PROBLEM DETAILS »
Reproduce every one of the records below verbatim, omitting the pictures.

(Records about scenes in images)
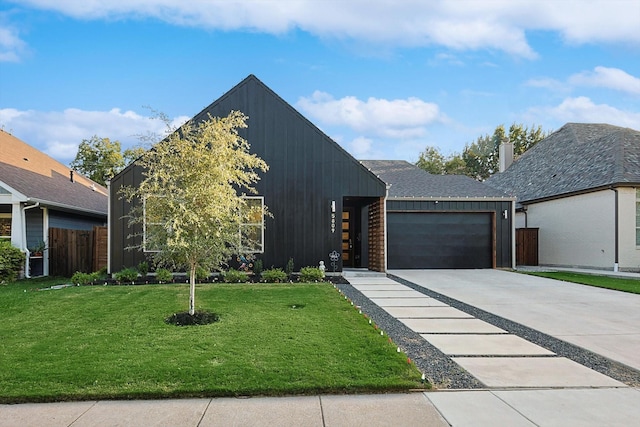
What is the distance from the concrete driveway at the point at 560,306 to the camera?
5.16m

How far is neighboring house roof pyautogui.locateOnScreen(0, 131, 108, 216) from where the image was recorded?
11.8m

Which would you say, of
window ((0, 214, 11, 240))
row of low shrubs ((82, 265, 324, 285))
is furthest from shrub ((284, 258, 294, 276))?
window ((0, 214, 11, 240))

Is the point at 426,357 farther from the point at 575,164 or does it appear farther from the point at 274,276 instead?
the point at 575,164

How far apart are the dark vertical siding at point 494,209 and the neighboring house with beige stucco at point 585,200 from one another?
9.21ft

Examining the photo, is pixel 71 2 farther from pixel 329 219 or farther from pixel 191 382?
pixel 191 382

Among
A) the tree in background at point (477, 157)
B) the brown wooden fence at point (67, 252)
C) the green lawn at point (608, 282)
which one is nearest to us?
the green lawn at point (608, 282)

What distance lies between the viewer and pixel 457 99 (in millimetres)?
18234

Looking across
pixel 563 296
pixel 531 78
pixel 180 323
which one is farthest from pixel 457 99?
pixel 180 323

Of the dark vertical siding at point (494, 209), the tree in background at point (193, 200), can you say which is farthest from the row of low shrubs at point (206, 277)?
the dark vertical siding at point (494, 209)

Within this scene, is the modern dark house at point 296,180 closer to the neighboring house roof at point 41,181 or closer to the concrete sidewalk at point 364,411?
the neighboring house roof at point 41,181

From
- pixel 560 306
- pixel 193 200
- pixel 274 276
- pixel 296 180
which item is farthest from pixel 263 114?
pixel 560 306

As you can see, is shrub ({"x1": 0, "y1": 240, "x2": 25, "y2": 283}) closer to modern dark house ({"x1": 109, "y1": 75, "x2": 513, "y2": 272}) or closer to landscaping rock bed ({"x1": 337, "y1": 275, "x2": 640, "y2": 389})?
modern dark house ({"x1": 109, "y1": 75, "x2": 513, "y2": 272})

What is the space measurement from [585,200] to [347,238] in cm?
936

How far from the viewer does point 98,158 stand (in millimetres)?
29078
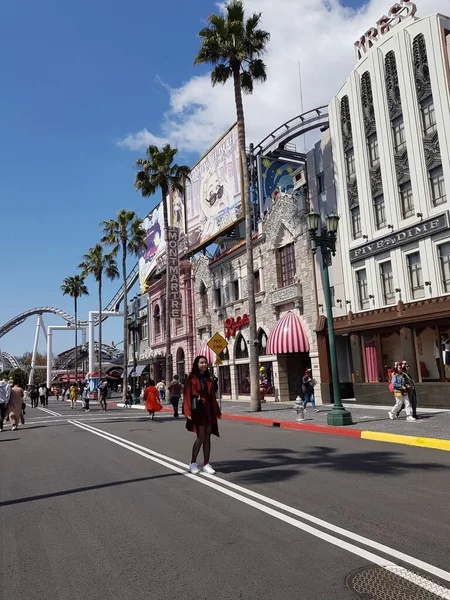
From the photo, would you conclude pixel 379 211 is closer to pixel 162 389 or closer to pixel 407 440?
pixel 407 440

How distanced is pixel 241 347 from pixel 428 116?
58.6 ft

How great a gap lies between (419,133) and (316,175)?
272 inches

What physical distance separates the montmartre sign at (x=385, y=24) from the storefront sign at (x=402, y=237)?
30.4 ft

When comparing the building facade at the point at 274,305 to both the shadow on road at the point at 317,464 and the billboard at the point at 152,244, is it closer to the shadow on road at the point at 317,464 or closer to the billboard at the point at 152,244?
the shadow on road at the point at 317,464

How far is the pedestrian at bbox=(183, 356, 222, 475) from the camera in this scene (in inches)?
320

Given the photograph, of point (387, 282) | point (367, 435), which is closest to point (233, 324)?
point (387, 282)

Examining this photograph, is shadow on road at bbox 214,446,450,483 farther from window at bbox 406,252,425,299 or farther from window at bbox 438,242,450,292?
window at bbox 406,252,425,299

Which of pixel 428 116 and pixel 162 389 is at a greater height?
pixel 428 116

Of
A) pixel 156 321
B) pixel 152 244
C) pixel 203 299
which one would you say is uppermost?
pixel 152 244

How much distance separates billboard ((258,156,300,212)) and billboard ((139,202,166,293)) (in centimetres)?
1544

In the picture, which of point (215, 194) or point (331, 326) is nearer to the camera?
point (331, 326)

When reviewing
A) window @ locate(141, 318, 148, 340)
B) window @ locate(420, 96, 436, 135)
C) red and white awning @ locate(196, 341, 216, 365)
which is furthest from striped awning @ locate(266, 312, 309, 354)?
window @ locate(141, 318, 148, 340)

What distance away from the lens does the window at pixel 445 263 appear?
→ 61.8ft

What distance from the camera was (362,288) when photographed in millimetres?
23328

ANSWER BELOW »
What is the distance from the concrete driveway at the point at 560,306 to the camera?
5.16m

How far is neighboring house roof pyautogui.locateOnScreen(0, 131, 108, 216) from where the image was recorded?
11.8m

Which would you say, of
window ((0, 214, 11, 240))
row of low shrubs ((82, 265, 324, 285))
is furthest from shrub ((284, 258, 294, 276))?
window ((0, 214, 11, 240))

Is the point at 426,357 farther from the point at 575,164 or does it appear farther from the point at 274,276 instead?
the point at 575,164

How far apart are the dark vertical siding at point 494,209 and the neighboring house with beige stucco at point 585,200 from one another?
9.21ft

Examining the photo, is pixel 71 2 farther from pixel 329 219 or farther from pixel 191 382?
pixel 191 382

Among
A) the tree in background at point (477, 157)
B) the brown wooden fence at point (67, 252)
C) the green lawn at point (608, 282)
which one is nearest to us?
the green lawn at point (608, 282)

What distance lies between the viewer and pixel 457 99 (in millimetres)?
18234

Looking across
pixel 563 296
pixel 531 78
pixel 180 323
which one is farthest from pixel 457 99?
pixel 180 323

Of the dark vertical siding at point (494, 209), the tree in background at point (193, 200), can you say which is farthest from the row of low shrubs at point (206, 277)?
the dark vertical siding at point (494, 209)

Within this scene, is the modern dark house at point 296,180 closer to the neighboring house roof at point 41,181 or closer to the concrete sidewalk at point 364,411?
the neighboring house roof at point 41,181

From
- pixel 560 306
- pixel 193 200
- pixel 274 276
- pixel 296 180
which item is farthest from pixel 263 114?
pixel 560 306

As you can see, is shrub ({"x1": 0, "y1": 240, "x2": 25, "y2": 283}) closer to modern dark house ({"x1": 109, "y1": 75, "x2": 513, "y2": 272}) or closer to landscaping rock bed ({"x1": 337, "y1": 275, "x2": 640, "y2": 389})?
modern dark house ({"x1": 109, "y1": 75, "x2": 513, "y2": 272})

What is the space measurement from [585,200] to [347,238] in cm?
936

How far from the viewer does point 98,158 stand (in millimetres)?
29078
From the photo, would you conclude pixel 379 211 is closer to pixel 162 389 or closer to pixel 407 440?
pixel 407 440

How distanced is pixel 241 347 from pixel 428 116?
58.6 ft

How great a gap lies between (419,133) and (316,175)?
272 inches

What physical distance separates the montmartre sign at (x=385, y=24) from the storefront sign at (x=402, y=237)?
30.4 ft

When comparing the building facade at the point at 274,305 to both the shadow on road at the point at 317,464 and the billboard at the point at 152,244, is it closer to the shadow on road at the point at 317,464 or closer to the billboard at the point at 152,244?
the shadow on road at the point at 317,464

How far is the pedestrian at bbox=(183, 356, 222, 475) from the camera in this scene (in inches)?
320

Given the photograph, of point (387, 282) | point (367, 435), which is closest to point (233, 324)?
point (387, 282)

Examining this photograph, is shadow on road at bbox 214,446,450,483 farther from window at bbox 406,252,425,299 or farther from window at bbox 438,242,450,292?
window at bbox 406,252,425,299

Which of pixel 428 116 and pixel 162 389 is at a greater height?
pixel 428 116

Of
A) pixel 156 321
B) pixel 152 244
C) pixel 203 299
which one would you say is uppermost?
pixel 152 244

How much distance separates billboard ((258,156,300,212)) and billboard ((139,202,166,293)) (in centimetres)?
1544

In the picture, which of point (215, 194) or point (331, 326) is nearer to the camera?
point (331, 326)

When reviewing
A) window @ locate(141, 318, 148, 340)
B) window @ locate(420, 96, 436, 135)
C) red and white awning @ locate(196, 341, 216, 365)
which is furthest from striped awning @ locate(266, 312, 309, 354)?
window @ locate(141, 318, 148, 340)

What distance away from the lens does the window at pixel 445 263 appear?
→ 61.8ft

What distance from the camera was (362,288) when photographed in millimetres?
23328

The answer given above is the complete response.